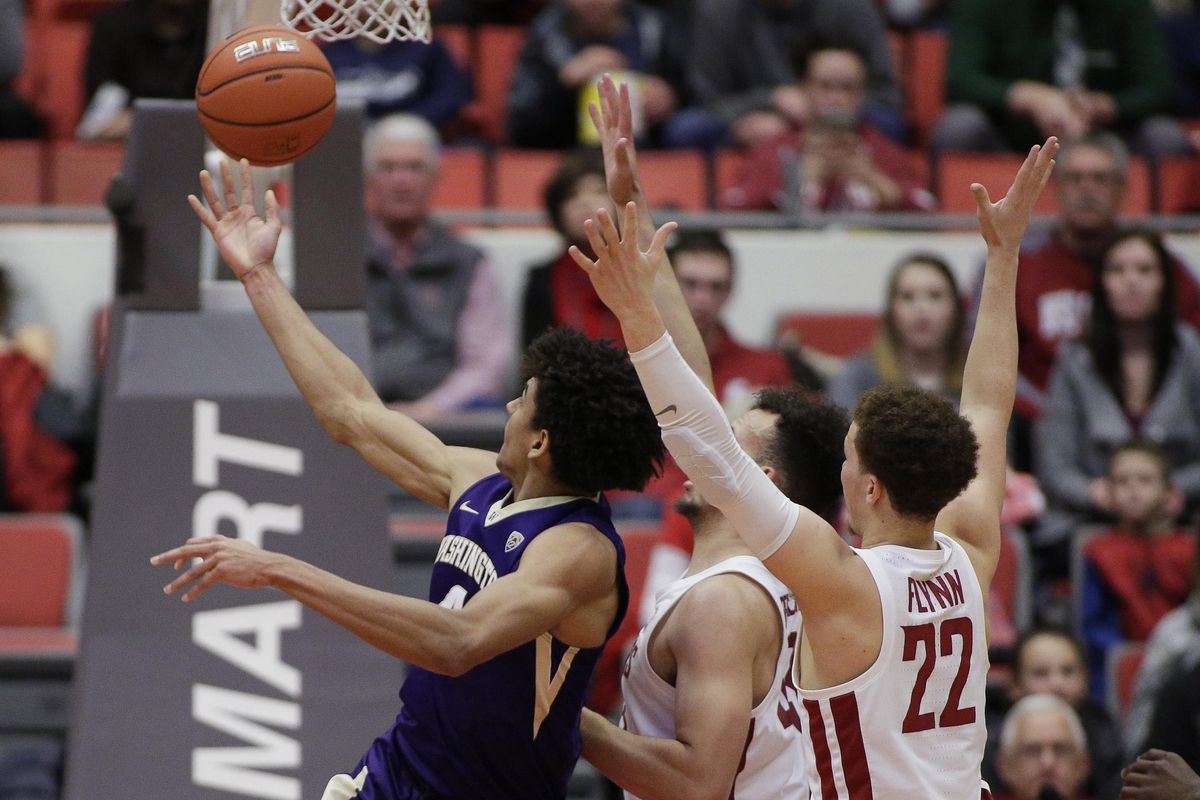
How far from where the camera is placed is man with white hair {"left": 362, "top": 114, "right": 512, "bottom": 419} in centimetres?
712

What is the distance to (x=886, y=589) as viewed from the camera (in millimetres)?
3535

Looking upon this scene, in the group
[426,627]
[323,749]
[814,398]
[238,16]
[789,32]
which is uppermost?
[789,32]

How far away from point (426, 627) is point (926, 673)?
1.00 m

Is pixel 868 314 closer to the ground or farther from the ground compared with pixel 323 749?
farther from the ground

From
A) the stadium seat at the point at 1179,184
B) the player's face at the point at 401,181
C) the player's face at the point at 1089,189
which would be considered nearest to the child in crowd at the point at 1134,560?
the player's face at the point at 1089,189

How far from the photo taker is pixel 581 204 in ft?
23.2

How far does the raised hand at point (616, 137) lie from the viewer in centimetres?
404

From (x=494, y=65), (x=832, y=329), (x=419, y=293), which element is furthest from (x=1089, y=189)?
(x=494, y=65)

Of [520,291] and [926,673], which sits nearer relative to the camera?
[926,673]

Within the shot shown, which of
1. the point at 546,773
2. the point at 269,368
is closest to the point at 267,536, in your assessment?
the point at 269,368

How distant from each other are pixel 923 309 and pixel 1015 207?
275cm

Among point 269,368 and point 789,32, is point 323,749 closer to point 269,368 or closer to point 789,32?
point 269,368

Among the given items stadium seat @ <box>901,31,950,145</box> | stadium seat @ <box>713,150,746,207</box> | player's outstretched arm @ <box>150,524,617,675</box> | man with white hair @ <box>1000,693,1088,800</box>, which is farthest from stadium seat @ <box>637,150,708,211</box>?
player's outstretched arm @ <box>150,524,617,675</box>

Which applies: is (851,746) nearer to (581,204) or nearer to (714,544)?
(714,544)
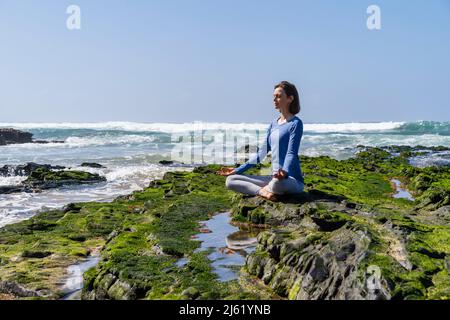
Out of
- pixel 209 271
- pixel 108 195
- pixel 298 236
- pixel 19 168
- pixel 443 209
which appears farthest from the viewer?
pixel 19 168

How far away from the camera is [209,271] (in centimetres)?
614

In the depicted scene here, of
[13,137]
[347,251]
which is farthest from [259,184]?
[13,137]

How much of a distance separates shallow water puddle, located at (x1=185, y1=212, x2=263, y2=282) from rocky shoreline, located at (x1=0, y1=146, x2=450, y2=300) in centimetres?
17

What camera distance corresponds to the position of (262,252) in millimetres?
6434

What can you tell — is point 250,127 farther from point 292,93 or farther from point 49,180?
point 292,93

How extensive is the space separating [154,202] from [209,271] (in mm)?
6231

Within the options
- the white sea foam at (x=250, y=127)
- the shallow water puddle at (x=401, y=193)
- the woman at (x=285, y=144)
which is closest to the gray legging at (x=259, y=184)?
the woman at (x=285, y=144)

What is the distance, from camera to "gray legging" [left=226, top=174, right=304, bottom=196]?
8945 millimetres

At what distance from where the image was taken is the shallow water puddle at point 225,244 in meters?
6.33

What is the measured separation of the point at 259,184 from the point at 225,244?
8.21 ft

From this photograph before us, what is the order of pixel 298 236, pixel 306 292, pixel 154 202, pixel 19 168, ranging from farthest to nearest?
pixel 19 168, pixel 154 202, pixel 298 236, pixel 306 292

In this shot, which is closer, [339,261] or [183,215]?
[339,261]
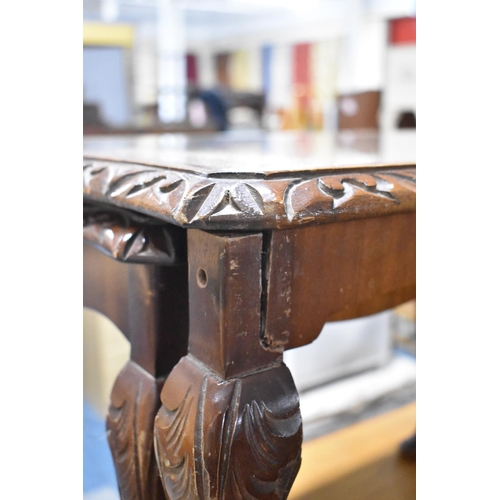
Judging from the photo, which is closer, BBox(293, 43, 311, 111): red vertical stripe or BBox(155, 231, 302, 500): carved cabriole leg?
BBox(155, 231, 302, 500): carved cabriole leg

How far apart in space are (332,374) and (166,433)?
0.80m

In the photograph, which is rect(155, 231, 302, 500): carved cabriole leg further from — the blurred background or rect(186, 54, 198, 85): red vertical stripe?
rect(186, 54, 198, 85): red vertical stripe

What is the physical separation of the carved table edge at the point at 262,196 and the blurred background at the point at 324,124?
18 cm

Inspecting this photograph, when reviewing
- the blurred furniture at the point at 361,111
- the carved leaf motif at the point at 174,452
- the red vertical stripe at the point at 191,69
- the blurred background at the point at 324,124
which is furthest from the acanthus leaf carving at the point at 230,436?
the red vertical stripe at the point at 191,69

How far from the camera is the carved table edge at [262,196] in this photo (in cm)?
28

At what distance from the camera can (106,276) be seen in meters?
0.46

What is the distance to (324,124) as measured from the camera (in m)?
5.73

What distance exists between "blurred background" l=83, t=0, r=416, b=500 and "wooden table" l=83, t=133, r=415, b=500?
0.20 m

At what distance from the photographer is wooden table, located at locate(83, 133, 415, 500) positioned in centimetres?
30

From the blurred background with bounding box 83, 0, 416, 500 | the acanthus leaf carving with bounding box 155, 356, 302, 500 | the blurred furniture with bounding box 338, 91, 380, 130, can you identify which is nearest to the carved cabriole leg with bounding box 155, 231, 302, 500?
the acanthus leaf carving with bounding box 155, 356, 302, 500

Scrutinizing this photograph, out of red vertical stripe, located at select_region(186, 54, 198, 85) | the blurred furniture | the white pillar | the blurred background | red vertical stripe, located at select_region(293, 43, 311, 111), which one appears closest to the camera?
the blurred background

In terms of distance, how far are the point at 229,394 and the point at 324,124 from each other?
5621 millimetres
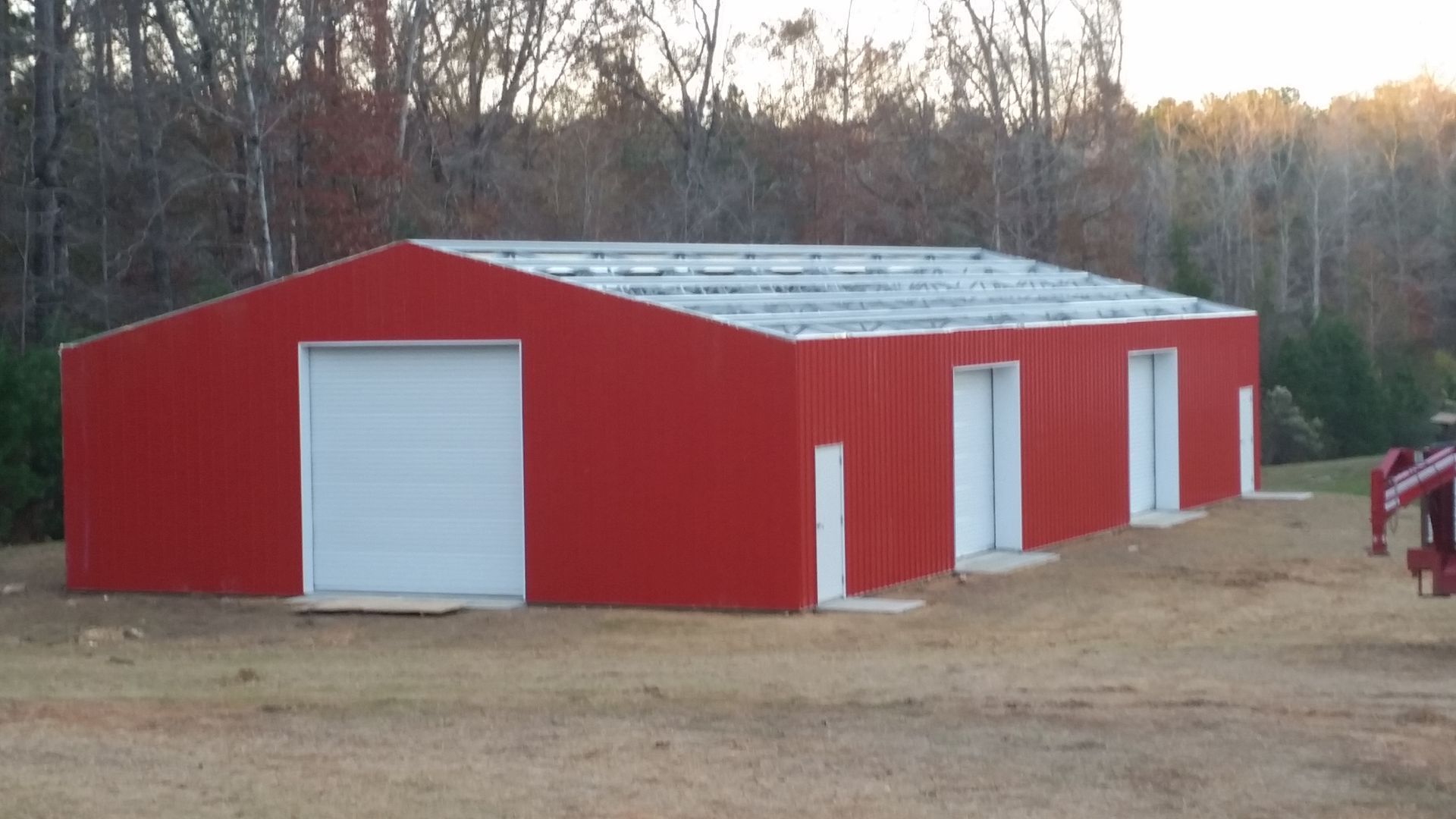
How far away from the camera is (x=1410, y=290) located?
64.4 metres

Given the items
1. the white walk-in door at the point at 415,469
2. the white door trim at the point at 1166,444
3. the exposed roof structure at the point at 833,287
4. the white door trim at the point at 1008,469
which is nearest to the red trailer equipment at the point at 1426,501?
the exposed roof structure at the point at 833,287

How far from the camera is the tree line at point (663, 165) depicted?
121 feet

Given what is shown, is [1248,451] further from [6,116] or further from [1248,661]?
[6,116]

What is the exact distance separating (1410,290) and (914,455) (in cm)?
4814

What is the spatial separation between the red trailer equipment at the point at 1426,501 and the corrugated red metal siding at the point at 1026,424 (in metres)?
6.25

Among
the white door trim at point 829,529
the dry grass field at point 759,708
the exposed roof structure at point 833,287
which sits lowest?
the dry grass field at point 759,708

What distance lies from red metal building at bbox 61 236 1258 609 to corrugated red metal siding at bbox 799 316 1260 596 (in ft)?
0.18

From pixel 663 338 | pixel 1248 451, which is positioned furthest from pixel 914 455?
pixel 1248 451

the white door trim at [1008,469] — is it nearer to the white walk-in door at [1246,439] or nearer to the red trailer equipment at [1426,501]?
the red trailer equipment at [1426,501]

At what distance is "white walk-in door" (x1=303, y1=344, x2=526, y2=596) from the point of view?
20.6 meters

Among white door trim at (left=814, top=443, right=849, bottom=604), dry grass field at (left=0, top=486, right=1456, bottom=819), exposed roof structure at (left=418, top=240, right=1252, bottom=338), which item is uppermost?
exposed roof structure at (left=418, top=240, right=1252, bottom=338)

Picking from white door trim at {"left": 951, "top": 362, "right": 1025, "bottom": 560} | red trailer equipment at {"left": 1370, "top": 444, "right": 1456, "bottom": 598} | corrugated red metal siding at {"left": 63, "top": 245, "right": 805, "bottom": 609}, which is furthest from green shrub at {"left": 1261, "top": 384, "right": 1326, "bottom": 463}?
red trailer equipment at {"left": 1370, "top": 444, "right": 1456, "bottom": 598}

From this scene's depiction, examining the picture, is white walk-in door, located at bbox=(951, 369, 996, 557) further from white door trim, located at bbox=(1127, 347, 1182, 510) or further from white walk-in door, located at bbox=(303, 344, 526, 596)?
white door trim, located at bbox=(1127, 347, 1182, 510)

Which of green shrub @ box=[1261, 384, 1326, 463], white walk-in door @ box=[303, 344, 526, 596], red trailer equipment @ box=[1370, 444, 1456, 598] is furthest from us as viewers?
green shrub @ box=[1261, 384, 1326, 463]
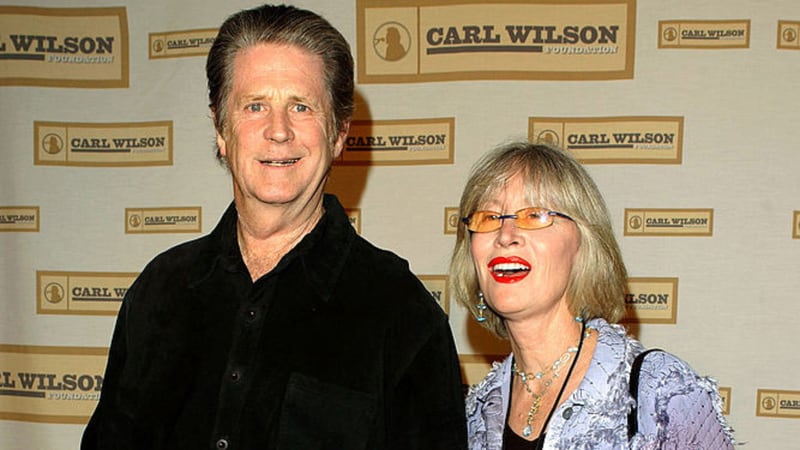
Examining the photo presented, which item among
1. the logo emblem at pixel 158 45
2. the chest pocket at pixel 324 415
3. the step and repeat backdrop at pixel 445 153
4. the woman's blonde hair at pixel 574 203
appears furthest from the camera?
the logo emblem at pixel 158 45

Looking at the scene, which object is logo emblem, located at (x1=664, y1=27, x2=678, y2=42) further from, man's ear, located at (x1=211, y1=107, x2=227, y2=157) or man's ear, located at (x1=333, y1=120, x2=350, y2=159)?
man's ear, located at (x1=211, y1=107, x2=227, y2=157)

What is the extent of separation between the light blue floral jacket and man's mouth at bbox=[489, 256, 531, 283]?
0.22 m

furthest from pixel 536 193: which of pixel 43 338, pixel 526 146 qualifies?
pixel 43 338

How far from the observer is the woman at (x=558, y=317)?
1.27 meters

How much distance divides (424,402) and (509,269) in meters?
0.32

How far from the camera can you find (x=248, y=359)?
1.21m

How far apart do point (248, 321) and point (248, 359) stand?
7 cm

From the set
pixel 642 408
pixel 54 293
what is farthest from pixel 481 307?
pixel 54 293

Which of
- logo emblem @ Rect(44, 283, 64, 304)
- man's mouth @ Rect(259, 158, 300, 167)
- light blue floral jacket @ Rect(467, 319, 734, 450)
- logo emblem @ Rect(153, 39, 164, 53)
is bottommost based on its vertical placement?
logo emblem @ Rect(44, 283, 64, 304)

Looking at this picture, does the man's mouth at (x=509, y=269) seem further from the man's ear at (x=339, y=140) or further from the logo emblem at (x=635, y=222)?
the logo emblem at (x=635, y=222)

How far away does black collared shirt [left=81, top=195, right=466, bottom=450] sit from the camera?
3.89 feet

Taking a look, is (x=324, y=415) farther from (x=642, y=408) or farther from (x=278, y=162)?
(x=642, y=408)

## Task prompt
Find the line that contains "What is the extent" in the listing above. Retype it and every line after it up to the last, exactly, and nothing else.

## Exercise answer
What is the extent of separation between the light blue floral jacket and man's mouth at bbox=[489, 256, 531, 283]?
0.22 m

furthest from pixel 536 193: which of pixel 43 338, pixel 526 146 qualifies?
pixel 43 338

How far from the observer is the woman at (x=558, y=317)?
1.27 meters

How much distance divides (424,402) and (509,269) in meters?
0.32

How far from the camera can you find (x=248, y=359)?
1.21m

How far apart do point (248, 321) and point (248, 359) stand?
7 cm

From the set
pixel 642 408
pixel 54 293
what is farthest from pixel 481 307?
pixel 54 293

Which of
- logo emblem @ Rect(44, 283, 64, 304)
- man's mouth @ Rect(259, 158, 300, 167)
- light blue floral jacket @ Rect(467, 319, 734, 450)
- logo emblem @ Rect(153, 39, 164, 53)
is bottommost based on its vertical placement?
logo emblem @ Rect(44, 283, 64, 304)

Looking at this picture, does the man's mouth at (x=509, y=269) seem further from the man's ear at (x=339, y=140) or further from the logo emblem at (x=635, y=222)?
the logo emblem at (x=635, y=222)

How far away does black collared shirt [left=81, top=195, right=466, bottom=450] sit from the camera?
3.89 feet

Taking a look, is (x=324, y=415) farther from (x=642, y=408) or farther from (x=278, y=162)?
(x=642, y=408)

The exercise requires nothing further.